▸ **Text**
However, when I try to SELECT something from the table, I get an error message that the table does not exist. Yet, this does not make sense since I was able to show the same table through SHOW TABLES statement.
My guess is that SHOW TABLES lists file existence but does not check whether a file is corrupted or not. Consequently, I can list those files but not access them.
Nevertheless, it is merely a guess. I have never seen this before. Now, I cannot restart the database for testing, but every other application that uses it is running fine.
But that's just a guess, I've never seen this before.
Does anyone know why this is happening?
Example:
mysql> SHOW TABLES;
+-----------------------+
| Tables_in_database |
+-----------------------+
| TABLE_ONE |
| TABLE_TWO |
| TABLE_THREE |
+-----------------------+
mysql> SELECT * FROM TABLE_ONE;
ERROR 1146 (42S02): Table 'database.TABLE_ONE' doesn't exist
Just in case anyone still cares:
I had the same issue after copying a database directory directly using command
cp -r /path/to/my/database /var/lib/mysql/new_database
If you do this with a database that uses InnoDB tables, you will get this crazy 'table does not exist' error mentioned above.
The issue is that you need the ib* files in the root of the MySQL datadir (e.g. ibdata1, ib_logfile0 and ib_logfile1).
When I copied those it worked for me.
For me on Mac OS (MySQL DMG Installation) a simple restart of the MySQL server solved the problem. I am guessing the hibernation caused it.
I get this issue when the case for the table name I'm using is off. So table is called 'db' but I used 'DB' in select statement. Make sure the case is the same.

▸ **Stored data**

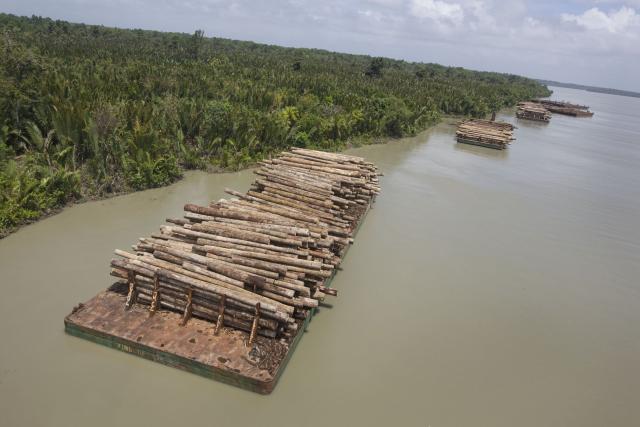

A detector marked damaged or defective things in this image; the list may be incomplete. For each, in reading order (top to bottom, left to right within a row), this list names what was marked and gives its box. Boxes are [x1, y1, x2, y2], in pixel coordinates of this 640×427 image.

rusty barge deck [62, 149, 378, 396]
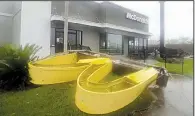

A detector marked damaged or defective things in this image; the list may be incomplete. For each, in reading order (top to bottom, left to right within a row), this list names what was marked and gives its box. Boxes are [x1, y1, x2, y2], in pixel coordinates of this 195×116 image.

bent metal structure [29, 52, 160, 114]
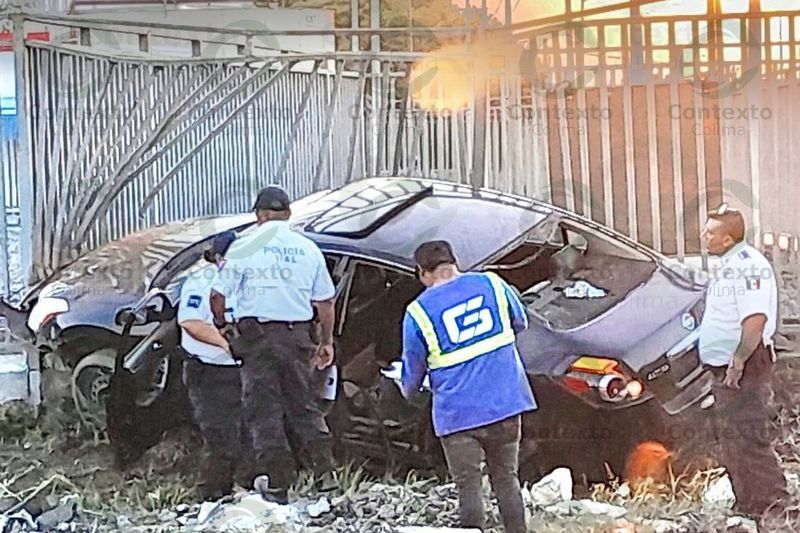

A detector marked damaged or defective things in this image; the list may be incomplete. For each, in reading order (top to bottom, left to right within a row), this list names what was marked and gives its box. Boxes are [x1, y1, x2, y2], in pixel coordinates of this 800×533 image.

* * *

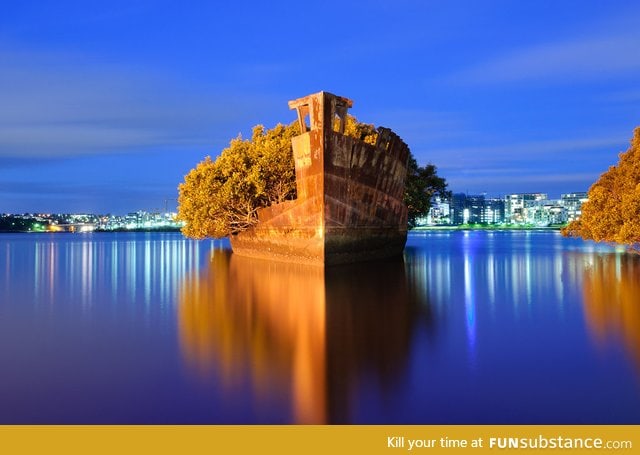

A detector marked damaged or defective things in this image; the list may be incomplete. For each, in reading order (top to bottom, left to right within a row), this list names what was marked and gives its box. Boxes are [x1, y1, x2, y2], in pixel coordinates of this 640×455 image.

---

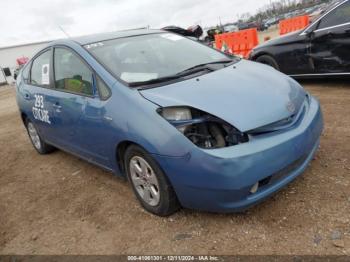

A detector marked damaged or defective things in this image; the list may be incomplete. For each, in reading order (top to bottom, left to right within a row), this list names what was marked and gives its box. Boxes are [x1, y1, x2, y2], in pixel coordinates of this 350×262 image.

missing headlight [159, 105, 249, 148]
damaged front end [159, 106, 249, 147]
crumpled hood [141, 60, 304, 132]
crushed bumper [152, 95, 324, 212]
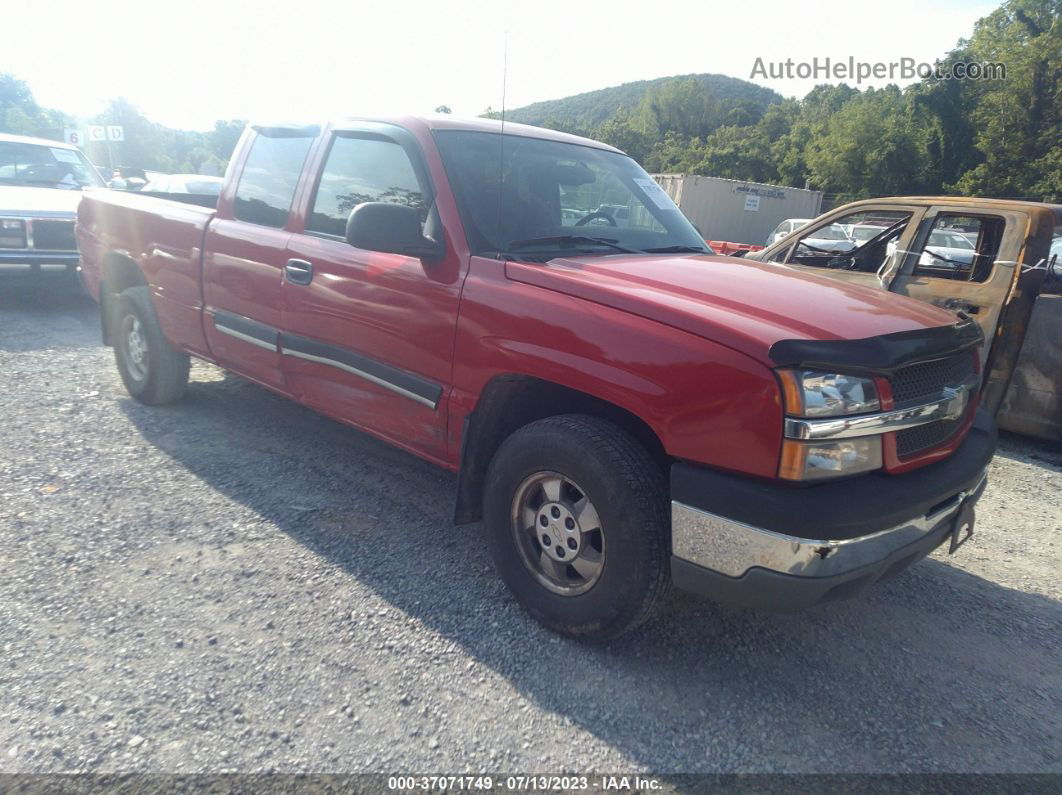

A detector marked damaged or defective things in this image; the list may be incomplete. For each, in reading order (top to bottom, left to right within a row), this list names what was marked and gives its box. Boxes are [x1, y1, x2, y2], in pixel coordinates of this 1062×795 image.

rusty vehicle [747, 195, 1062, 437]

▸ **Job A**
Reproduce the text on the MySQL "table does not exist" error word for word.
▸ **Job B**
Arrange the section of the listing that starts with the line containing "this 640×427 image." and ends with the line containing "bent metal structure [29, 52, 160, 114]" as a JSON list of strings, one string per line, with both boundary lines included and blank lines omitted. Leave the pictures out of the answer.

▸ **Task solution A**
However, when I try to SELECT something from the table, I get an error message that the table does not exist. Yet, this does not make sense since I was able to show the same table through SHOW TABLES statement.
My guess is that SHOW TABLES lists file existence but does not check whether a file is corrupted or not. Consequently, I can list those files but not access them.
Nevertheless, it is merely a guess. I have never seen this before. Now, I cannot restart the database for testing, but every other application that uses it is running fine.
But that's just a guess, I've never seen this before.
Does anyone know why this is happening?
Example:
mysql> SHOW TABLES;
+-----------------------+
| Tables_in_database |
+-----------------------+
| TABLE_ONE |
| TABLE_TWO |
| TABLE_THREE |
+-----------------------+
mysql> SELECT * FROM TABLE_ONE;
ERROR 1146 (42S02): Table 'database.TABLE_ONE' doesn't exist
Just in case anyone still cares:
I had the same issue after copying a database directory directly using command
cp -r /path/to/my/database /var/lib/mysql/new_database
If you do this with a database that uses InnoDB tables, you will get this crazy 'table does not exist' error mentioned above.
The issue is that you need the ib* files in the root of the MySQL datadir (e.g. ibdata1, ib_logfile0 and ib_logfile1).
When I copied those it worked for me.
For me on Mac OS (MySQL DMG Installation) a simple restart of the MySQL server solved the problem. I am guessing the hibernation caused it.
I get this issue when the case for the table name I'm using is off. So table is called 'db' but I used 'DB' in select statement. Make sure the case is the same.

▸ **Task solution B**
[
  "A detector marked damaged or defective things in this image; the list may be incomplete. For each, in reading order (top to bottom, left to right within a row), this list names what was marked and gives its box. Boxes are [x1, y1, x2, y2], in pixel coordinates of this 640×427 image.",
  "rusty barge deck [62, 149, 378, 396]",
  "A detector marked damaged or defective things in this image; the list may be incomplete. For each, in reading order (top to bottom, left to right within a row), this list names what was marked and gives its box. Boxes are [x1, y1, x2, y2], in pixel coordinates of this 195×116 image.",
  "bent metal structure [29, 52, 160, 114]"
]